Durante la prima parte del periodo Showa (1926-89), furono prodotte maschere simili ai modelli tridimensionali odierni, ma le carenze sorsero durante la seconda guerra mondiale quando le materie prime furono riservate ai militari. Le maschere di garza semplici e meno costose sono diventate la norma. Alla fine della guerra, la maschera facciale — un tempo simbolo di ricchezza — fu ridotta a un pezzo di garza con stringhe attaccate.
“Questi erano gli elementi essenziali”, dice Hirai, tirando fuori un fragile foglio di stoffa nascosto in un sottile pacchetto di carta recante le parole “aikoku masuku” (“maschera patriota”).
Negli anni del dopoguerra, le maschere si sono gradualmente evolute nella forma attuale, con maschere plissettate bianche, usa e getta e non tessute che diventano mainstream.
“Questa evoluzione delle maschere è qualcosa di abbastanza unico in Giappone”, dice Hirai.
A partire dal 3 luglio, il Giappone conta 19.068 che sono risultati positivi alla COVID-19 e 976 decessi. Mentre Trump ha fatto un punto di non indossare una maschera in pubblico fino a una brusca inversione a U a luglio 1 dove ha detto che è “tutto per le maschere”, i politici giapponesi hanno adottato maschere in una vasta gamma di disegni, spesso incorporando motivi e caratteristiche regionali per promuovere le loro rispettive località.

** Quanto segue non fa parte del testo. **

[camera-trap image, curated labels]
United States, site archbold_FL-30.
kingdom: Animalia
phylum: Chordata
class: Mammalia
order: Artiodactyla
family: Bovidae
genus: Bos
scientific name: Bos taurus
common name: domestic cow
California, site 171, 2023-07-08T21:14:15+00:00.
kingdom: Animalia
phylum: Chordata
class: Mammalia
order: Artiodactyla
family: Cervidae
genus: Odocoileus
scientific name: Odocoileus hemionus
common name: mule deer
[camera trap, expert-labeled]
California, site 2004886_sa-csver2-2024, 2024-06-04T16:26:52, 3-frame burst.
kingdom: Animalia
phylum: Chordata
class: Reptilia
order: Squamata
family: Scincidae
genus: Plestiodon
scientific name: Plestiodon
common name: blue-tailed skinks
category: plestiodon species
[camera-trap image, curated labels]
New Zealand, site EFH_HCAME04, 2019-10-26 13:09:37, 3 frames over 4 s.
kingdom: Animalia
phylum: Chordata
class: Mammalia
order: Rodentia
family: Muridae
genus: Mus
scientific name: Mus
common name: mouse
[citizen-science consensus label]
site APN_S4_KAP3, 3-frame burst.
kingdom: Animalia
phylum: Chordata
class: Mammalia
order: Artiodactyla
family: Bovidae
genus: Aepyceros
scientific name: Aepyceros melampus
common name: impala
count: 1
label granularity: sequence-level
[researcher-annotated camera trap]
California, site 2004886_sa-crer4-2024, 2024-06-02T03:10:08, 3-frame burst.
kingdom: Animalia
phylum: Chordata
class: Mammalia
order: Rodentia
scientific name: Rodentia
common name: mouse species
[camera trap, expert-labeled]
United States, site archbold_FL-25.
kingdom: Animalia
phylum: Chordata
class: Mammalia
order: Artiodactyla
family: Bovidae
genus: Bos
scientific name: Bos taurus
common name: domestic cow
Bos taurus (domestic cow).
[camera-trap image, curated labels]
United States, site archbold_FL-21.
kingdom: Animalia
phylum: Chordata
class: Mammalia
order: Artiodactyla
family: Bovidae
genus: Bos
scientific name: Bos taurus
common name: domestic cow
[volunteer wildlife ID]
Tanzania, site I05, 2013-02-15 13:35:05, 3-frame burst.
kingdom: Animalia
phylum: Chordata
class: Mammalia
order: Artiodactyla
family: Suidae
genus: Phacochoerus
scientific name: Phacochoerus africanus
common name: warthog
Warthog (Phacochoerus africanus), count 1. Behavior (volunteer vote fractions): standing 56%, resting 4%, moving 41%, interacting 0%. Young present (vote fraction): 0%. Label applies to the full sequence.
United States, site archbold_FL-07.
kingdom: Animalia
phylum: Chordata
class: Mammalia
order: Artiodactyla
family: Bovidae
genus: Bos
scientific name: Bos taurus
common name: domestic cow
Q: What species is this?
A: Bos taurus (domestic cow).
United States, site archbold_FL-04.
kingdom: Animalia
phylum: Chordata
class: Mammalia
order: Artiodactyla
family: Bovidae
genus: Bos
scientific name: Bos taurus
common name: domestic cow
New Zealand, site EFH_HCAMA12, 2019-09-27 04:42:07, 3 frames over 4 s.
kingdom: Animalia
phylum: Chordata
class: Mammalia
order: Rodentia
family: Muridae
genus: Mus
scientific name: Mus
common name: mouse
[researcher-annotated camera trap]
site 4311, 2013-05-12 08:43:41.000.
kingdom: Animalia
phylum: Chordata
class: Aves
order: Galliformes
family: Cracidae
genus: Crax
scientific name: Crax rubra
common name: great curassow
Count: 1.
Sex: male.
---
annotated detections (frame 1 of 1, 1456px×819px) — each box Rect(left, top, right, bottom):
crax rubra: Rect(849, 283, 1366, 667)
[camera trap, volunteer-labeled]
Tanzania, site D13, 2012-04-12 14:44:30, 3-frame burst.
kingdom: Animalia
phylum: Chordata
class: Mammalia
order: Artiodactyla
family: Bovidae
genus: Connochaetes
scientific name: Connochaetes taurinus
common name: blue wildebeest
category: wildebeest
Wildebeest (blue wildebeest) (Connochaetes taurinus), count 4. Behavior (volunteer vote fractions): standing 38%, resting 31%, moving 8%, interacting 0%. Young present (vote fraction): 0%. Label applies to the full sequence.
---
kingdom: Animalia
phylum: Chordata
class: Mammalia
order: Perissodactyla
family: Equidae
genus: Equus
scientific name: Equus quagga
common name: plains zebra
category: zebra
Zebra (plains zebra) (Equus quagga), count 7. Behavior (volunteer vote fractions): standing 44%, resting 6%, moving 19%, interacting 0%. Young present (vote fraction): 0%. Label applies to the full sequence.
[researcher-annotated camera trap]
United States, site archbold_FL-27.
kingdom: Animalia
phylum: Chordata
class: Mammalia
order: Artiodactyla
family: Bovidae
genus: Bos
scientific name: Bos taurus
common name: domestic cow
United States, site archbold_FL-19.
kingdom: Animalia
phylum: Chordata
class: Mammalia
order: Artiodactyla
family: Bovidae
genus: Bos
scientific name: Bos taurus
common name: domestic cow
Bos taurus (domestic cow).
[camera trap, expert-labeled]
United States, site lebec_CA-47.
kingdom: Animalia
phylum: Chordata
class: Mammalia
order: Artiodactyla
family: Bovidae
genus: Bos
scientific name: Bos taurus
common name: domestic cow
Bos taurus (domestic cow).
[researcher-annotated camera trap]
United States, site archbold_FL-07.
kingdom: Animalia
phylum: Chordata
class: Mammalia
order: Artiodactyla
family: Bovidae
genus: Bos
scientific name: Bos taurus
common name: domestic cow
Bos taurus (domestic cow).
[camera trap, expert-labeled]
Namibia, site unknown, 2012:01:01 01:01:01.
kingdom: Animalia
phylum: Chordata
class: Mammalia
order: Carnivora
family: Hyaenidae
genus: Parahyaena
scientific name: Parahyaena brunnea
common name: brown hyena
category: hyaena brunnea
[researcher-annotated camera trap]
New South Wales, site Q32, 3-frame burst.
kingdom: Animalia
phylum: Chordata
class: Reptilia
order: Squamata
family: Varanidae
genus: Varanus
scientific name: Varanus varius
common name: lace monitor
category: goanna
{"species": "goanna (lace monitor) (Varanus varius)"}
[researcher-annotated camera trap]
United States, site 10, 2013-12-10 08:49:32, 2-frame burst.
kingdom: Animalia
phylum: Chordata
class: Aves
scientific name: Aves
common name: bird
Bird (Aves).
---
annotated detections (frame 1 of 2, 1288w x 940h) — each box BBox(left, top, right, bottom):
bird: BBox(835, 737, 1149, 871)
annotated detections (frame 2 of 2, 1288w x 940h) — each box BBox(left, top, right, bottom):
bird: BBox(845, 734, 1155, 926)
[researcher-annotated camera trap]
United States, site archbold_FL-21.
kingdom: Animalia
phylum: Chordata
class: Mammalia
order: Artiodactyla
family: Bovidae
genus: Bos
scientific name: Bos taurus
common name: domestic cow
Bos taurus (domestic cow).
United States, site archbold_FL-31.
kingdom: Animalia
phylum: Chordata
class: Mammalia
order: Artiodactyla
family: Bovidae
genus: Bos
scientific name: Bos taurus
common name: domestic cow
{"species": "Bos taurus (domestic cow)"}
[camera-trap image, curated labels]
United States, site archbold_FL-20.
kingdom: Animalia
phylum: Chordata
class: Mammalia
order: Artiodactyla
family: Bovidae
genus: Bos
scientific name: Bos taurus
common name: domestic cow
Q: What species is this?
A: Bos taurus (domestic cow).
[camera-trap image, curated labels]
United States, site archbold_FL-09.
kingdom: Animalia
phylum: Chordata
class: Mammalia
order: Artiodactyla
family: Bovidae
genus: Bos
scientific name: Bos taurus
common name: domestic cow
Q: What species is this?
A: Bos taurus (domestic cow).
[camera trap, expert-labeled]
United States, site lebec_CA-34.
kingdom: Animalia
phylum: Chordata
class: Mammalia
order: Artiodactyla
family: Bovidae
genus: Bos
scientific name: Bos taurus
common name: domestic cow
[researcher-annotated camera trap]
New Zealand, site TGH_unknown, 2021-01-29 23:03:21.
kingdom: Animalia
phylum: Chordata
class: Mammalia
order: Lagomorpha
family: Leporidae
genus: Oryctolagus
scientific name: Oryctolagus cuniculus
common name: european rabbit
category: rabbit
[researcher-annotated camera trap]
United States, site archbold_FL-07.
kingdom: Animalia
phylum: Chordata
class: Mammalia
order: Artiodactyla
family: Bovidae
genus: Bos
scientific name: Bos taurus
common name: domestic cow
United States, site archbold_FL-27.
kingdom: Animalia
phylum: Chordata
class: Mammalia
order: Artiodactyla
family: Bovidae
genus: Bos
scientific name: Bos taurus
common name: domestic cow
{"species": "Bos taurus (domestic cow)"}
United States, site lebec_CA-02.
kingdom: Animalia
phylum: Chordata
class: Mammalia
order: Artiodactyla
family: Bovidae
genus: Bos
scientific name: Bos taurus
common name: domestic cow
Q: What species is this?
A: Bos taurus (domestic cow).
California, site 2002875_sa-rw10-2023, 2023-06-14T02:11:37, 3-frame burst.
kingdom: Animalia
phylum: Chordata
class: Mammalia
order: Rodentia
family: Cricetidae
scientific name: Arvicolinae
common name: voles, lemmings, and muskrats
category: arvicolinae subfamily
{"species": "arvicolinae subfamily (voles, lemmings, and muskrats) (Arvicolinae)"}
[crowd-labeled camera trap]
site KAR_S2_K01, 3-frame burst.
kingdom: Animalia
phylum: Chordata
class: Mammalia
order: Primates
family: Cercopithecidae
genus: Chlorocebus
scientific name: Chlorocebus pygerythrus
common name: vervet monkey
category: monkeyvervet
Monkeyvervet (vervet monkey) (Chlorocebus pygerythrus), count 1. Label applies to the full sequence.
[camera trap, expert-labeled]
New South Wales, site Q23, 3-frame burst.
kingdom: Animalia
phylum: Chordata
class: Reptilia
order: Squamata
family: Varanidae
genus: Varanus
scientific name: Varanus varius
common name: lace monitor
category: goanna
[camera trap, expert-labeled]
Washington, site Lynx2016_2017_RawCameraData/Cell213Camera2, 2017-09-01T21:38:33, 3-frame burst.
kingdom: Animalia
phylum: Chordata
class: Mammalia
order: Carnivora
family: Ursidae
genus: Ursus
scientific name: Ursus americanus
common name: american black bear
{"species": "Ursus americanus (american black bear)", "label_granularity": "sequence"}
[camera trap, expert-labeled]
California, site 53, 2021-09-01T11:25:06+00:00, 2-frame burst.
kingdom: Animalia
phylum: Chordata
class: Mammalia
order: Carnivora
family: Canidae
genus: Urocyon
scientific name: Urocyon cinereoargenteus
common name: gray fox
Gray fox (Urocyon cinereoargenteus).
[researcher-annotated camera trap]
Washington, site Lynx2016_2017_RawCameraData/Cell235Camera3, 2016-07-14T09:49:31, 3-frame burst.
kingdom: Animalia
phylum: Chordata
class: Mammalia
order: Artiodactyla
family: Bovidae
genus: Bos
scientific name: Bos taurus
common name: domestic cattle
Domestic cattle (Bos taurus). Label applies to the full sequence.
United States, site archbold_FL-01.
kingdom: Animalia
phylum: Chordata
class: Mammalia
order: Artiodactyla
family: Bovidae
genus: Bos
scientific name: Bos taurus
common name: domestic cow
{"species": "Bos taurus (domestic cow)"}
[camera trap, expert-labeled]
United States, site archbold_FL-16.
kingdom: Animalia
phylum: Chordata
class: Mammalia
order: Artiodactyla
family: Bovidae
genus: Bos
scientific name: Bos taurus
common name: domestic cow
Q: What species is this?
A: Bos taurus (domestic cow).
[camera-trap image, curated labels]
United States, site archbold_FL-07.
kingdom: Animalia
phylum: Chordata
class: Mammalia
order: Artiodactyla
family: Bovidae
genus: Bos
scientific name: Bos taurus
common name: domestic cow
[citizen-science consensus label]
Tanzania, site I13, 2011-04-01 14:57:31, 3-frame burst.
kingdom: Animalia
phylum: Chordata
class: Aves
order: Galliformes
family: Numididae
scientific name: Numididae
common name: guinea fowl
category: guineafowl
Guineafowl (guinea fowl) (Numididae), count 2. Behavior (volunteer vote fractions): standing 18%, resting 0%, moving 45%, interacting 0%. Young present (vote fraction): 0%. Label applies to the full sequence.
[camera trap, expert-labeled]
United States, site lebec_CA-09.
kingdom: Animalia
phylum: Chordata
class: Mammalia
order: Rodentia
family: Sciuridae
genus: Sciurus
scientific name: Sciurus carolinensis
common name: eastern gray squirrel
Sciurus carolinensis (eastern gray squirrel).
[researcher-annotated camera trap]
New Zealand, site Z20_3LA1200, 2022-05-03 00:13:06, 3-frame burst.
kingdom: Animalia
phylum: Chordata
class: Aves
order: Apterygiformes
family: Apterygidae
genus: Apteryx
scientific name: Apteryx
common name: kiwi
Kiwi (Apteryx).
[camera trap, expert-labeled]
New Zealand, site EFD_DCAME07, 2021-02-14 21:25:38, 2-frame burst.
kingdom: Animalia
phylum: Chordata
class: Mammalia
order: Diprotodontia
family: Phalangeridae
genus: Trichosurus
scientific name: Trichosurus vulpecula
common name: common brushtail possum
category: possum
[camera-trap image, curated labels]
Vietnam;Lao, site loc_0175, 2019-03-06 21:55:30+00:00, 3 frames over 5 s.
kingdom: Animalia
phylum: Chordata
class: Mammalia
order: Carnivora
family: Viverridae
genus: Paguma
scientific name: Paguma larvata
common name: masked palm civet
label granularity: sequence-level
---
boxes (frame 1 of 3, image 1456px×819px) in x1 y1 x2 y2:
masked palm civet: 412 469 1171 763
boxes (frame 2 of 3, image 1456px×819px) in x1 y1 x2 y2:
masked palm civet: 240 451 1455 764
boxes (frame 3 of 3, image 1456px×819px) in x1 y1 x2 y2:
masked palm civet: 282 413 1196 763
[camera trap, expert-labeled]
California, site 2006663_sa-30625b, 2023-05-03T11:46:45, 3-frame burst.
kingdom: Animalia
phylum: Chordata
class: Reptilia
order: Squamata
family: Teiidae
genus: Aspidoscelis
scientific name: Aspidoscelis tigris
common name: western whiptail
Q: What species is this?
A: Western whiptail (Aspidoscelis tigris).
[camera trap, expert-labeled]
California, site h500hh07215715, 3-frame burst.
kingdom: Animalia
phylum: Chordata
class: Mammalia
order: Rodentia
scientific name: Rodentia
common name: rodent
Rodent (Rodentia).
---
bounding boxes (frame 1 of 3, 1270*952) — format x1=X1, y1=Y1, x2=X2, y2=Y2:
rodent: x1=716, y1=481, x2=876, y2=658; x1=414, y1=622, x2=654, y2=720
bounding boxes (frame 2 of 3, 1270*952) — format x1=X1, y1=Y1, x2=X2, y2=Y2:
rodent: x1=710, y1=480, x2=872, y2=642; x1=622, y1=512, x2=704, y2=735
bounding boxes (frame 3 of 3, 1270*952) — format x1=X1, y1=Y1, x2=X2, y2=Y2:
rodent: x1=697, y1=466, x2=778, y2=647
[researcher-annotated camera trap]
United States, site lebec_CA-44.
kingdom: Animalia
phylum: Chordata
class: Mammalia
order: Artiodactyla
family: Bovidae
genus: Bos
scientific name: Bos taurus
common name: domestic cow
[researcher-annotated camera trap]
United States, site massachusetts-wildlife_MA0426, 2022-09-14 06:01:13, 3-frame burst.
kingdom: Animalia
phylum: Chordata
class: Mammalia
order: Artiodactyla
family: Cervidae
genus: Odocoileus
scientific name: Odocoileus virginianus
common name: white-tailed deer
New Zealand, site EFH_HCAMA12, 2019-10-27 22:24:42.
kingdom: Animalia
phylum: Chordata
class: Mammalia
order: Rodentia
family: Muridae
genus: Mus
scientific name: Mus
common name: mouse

La governante populista di Tokyo Yuriko Koike, nota per i suoi briefing quotidiani sul coronavirus, ha indossato una varietà di maschere, alcune con un’iniziale del suo nome e altre con illustrazioni di conigli e mele. Le repliche delle maschere che indossa vengono persino vendute sulle app del mercato delle pulci.
Durante un’apparizione radiofonica ad aprile, Koike ha riassunto il motivo per cui dobbiamo coprirci la bocca.
“È sicuro”, ha detto, ” e, soprattutto, non vogliamo mettere gli altri in pericolo.”
Ascolta Alex Martin parlare della sua storia nell’episodio 58 del podcast Deep Dive.